Wouldn’t it be wonderful if businesses have their own magic crystal balls and wands, which let them peek into the future and point them towards the right decisions? Well, they actually do have a powerful magical tool in the form of their corporate data. Generating data insights is fundamental for uncovering the accumulated knowledge in your organization. They will lead you towards improving your KPIs and overall performance. Unlike decisions made merely by “gut feeling”, data can help you predict future events, market demand, consumer behavior, product performance, etc. In this sense, companies truly have a gate to the future, but in order to open it, they need to learn how to use the key, hidden in their data.
“Data-driven decision making” involves analyzing and embracing your corporate data over intuition. Due to the advance of modern technology, companies can analyze huge databases to uncover, what is happening throughout the organization, how they compare to rival companies, and even test different scenarios to predict how their actions will impact their future performance. According to a study by McKinsey Global Institute, companies that are making decisions based on data are “23 times more likely to acquire customers, 6 times as likely to retain customers, and 19 times as likely to be profitable as a result”.
The Power of Data Insights
In the past due to the lack of appropriate technology to collect and leverage data, managers had to rely on their experience and intuition to predict trends and make strategic decisions. However, nowadays we have cutting-edge analytical tools that are transforming the modern business landscape in unprecedented ways. We can employ data-driven decision making to analyze our current strategies, past performance, and make informed decisions for setting future business goals. Unlike intuitive decisions, which will be significantly affected, if some of the highly experienced top managers leave the company, the quality of data-driven decisions will stay consistent. Furthermore, using facts and data not only dramatically increases the speed of decision making, but also companies have reported on average 4% rise in their productivity.

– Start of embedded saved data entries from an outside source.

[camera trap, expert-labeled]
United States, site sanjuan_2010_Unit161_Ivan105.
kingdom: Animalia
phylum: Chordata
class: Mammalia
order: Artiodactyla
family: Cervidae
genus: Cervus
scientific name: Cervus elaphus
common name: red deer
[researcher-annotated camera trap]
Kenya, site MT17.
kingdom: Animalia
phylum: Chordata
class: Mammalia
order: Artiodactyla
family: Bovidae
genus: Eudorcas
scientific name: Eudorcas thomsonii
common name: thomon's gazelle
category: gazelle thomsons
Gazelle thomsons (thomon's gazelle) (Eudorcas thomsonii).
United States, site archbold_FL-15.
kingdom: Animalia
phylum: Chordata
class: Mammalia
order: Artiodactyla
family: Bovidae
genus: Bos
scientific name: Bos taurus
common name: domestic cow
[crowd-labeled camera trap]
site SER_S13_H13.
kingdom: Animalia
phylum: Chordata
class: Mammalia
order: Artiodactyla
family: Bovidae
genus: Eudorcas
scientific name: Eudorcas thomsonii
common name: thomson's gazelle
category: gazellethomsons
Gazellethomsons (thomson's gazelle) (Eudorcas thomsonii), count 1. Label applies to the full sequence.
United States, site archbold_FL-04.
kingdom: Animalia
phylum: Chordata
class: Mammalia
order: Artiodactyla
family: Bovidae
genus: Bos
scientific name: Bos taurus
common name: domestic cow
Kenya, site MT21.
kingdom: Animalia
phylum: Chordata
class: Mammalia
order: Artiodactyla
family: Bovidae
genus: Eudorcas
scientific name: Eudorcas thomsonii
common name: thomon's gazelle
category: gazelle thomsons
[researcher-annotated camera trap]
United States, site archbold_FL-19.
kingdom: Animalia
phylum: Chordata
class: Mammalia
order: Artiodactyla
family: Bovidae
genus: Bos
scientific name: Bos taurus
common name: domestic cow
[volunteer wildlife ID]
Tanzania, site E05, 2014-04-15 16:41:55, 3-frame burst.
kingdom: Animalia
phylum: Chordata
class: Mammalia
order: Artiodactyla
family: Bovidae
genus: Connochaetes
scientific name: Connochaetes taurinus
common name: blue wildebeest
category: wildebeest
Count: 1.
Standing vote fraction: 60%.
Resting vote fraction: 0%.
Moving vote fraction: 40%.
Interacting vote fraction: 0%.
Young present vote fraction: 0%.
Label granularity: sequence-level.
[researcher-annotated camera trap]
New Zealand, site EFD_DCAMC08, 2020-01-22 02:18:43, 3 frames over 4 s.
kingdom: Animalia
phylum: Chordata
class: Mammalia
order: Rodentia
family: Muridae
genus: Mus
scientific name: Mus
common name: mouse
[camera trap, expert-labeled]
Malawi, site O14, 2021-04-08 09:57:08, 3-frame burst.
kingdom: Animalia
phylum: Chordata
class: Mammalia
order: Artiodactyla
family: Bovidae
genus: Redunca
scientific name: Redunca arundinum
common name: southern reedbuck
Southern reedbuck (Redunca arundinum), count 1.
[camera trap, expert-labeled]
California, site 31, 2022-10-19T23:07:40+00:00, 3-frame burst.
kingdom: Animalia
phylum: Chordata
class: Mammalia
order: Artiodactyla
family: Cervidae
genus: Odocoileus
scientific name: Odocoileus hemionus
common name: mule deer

Data-driven organizations tend to be more customer-centric and have better insights on their customer journey and expectations. They are better at measuring qualitative characteristics such as satisfaction and have a clear understanding of what differentiates their services, compared to rival companies, and how to provide a personalized experience to their customers, in order to drive their loyalty. McKinsey has found out that companies such as Amazon, Netflix, and Google, for which measuring and analyzing their customer behavior is in the center of their corporate strategy, outperform their competition by “85% in sales growth and over 25% in the gross margin”. Consequently, the study predicts that companies in the long run, which fail to adopt a customer-centric, behavioral data-driven approach, will lose their competitive edge.
Data “Magic”
As we mentioned earlier, when it comes to predicting the future, companies have their own crystal balls in the shape of “what-if analysis”, which allows them to predict the outcomes of specific events and concepts, without the need to execute them first. At its core “what-if analysis” shows, by combining both real-time and historical data, how changing one or more variables will affect the outcome of a certain scenario. It can help you to be ahead of your competitors by letting you distribute your resources better, reducing cost overruns, forecasting bias, and other inaccurate estimates and risks. For instance, it empowers you to run complicated data analyses across your projects and see the outcomes on costs and labor, based on numerous variables.
By transforming their corporate data into valuable insights to drive their decision-making processes, companies can evolve in such a way that truly seems like magic. Yet, a survey by Gartner, showed that 91% of the participating companies have not yet reached a “transformational” level of maturity to embrace their data and use them as a compass to navigate their future strategy and not just to argue decisions based on their intuition.
Nevertheless, like any other “magic” we need to be aware of its dark side. Although data is objective and, in many cases, reliable, it can bring as many insights to the users as they can draw from it. As a result, we must not follow it blindly but identify, which data and metrics will bring us value. In order to achieve, that we can employ several criteria such as applicability, showing if the data set, can be applied in all practice cases; relevance referring to the level of consistency between the data content and the area of interest of the user; integrity ensuring that the data has not gone through any accidental modifications from its original source.
Besides, for a data-driven strategy to be effective, it must flow through the whole organization and its members need to have a high enough data literacy to interpret it correctly. This will ensure that they do not use data inaccurately to support and validate decisions, made purely on instinct. High data literacy does not mean that we should expect all our employees to be specialized in the same way as data scientists, as by utilizing data storytelling we can communicate the information behind the data in understandable terms to the main decision-makers.
For companies to unleash the true magic of their data insights, they must transform into data-driven businesses, where data is at the very heart of the organization. Thus, they need to recognize the great responsibility, related to the impartial evaluation of results and their impartiality in the name of predictability, assessability, and business growth.